By: Mark Sussman |
Wednesday September 14, 2005 |
Genrerock PublisherImmortal Records External Links |
It's almost painful to look at the cover of The City Sleeps in Flames, the first LP by Phoenix goth-metal-punk-something-or-other riff-mongers Scary Kids Scaring Kids. Washed out in Matrixy green, a man and a woman dressed in white stand on a precipice overlooking an industrial wasteland cast in silhouette by a cloud-obscured sun. The cliché tells us not to judge a book by its cover, but record sleeves are all too telling. In both form and content the cover sends up a signal flare, and what you see is what you get: slick with shouted emo-tion, deliberately crafted, predictable in its rancor, The City Sleeps in Flames sentimentalizes the Apocalypse (which is as impending now as it was in the heyday of tent revivals, don't you know) over guitars crisp and crunchy as astronaut ice cream.
City is a prime example of a record (possibly a band?) not adding up to the sum of its parts. I'll lay it on the line right now: I'm a shredder at heart. Hard, loud, crunchy, and impossibly fast - that's how I like my guitars. Harmonizer pedal? Yes, please. It stands to reason, then, with it's combination of rhythmically intricate metalhead-at-guitar-shop wankery, and its incorporation of classic rock and roll imagery (Revelations could serve as the liner notes for Slayer's Reign in Blood avant la lettre, no doubt), the record would be a sure bet. Not so, apparently.

## Work to be completed
In the album review, what city is the band Scary Kids Scaring Kids from?

## Excerpt from a dataset
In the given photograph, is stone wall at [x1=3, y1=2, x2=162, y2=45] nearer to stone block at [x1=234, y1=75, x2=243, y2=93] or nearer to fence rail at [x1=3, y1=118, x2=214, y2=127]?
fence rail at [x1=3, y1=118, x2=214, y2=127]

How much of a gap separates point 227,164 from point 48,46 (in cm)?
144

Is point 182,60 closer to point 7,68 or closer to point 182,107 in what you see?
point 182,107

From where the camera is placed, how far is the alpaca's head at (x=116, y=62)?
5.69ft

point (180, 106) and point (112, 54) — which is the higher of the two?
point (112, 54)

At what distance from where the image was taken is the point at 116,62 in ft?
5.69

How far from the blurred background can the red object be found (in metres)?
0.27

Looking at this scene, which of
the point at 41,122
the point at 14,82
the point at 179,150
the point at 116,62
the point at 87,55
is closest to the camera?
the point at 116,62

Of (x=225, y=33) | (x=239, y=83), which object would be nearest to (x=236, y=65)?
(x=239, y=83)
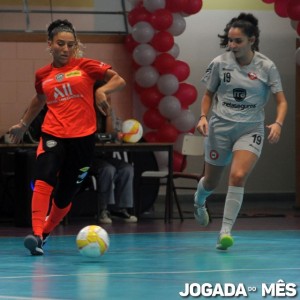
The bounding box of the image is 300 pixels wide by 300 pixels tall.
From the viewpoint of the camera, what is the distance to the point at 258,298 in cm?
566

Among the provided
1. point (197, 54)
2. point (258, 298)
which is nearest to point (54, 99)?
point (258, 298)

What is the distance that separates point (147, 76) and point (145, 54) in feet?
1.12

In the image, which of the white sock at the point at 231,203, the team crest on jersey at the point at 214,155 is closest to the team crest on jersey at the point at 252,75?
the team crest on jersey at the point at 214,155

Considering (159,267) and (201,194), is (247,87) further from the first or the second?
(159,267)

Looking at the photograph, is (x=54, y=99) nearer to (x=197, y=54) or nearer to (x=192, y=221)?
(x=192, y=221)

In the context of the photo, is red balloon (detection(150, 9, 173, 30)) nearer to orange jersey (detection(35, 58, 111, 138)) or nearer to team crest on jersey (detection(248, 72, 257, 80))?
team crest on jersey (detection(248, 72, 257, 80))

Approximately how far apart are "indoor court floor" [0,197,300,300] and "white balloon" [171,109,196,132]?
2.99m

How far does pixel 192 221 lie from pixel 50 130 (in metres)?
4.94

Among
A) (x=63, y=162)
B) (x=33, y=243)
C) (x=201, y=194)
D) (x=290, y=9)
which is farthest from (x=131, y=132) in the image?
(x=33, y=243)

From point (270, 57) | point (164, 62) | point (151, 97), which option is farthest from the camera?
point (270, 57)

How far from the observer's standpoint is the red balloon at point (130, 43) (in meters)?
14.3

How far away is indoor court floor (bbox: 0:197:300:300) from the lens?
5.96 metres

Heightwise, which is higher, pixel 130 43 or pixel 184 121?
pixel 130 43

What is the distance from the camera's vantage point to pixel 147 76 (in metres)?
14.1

--

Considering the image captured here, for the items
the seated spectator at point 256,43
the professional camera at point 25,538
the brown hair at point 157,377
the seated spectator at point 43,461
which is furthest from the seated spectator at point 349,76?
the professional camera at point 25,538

...

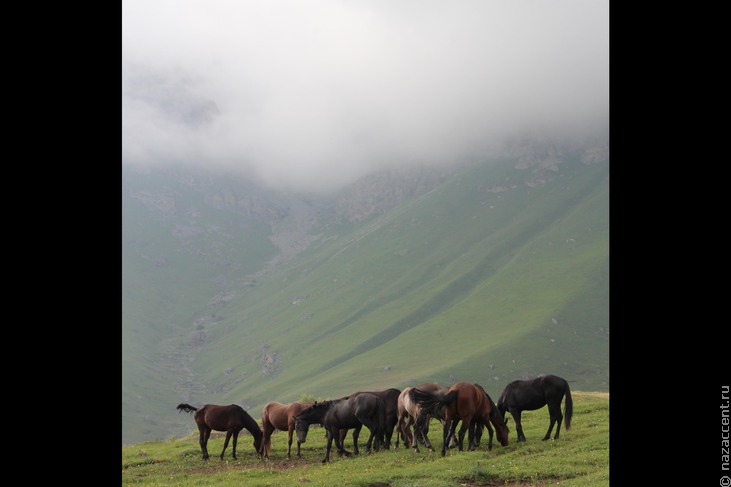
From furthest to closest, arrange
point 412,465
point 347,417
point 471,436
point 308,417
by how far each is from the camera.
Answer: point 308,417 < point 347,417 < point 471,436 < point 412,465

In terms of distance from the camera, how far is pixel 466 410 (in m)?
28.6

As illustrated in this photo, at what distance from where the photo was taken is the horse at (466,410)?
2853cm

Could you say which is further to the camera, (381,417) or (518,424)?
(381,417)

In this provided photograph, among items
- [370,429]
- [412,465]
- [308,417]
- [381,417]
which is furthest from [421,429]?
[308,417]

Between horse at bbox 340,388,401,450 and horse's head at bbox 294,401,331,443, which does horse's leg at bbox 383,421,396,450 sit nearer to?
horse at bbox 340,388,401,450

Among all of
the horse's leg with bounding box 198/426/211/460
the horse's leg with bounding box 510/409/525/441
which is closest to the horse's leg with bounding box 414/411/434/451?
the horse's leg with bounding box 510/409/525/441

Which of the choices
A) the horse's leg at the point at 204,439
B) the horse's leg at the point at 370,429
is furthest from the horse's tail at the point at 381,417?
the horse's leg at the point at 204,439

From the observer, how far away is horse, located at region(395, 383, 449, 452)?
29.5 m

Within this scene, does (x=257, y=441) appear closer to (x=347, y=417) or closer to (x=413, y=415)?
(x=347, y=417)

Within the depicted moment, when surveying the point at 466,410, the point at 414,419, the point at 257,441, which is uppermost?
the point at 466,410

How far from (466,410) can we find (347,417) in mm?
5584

## Answer below
Phoenix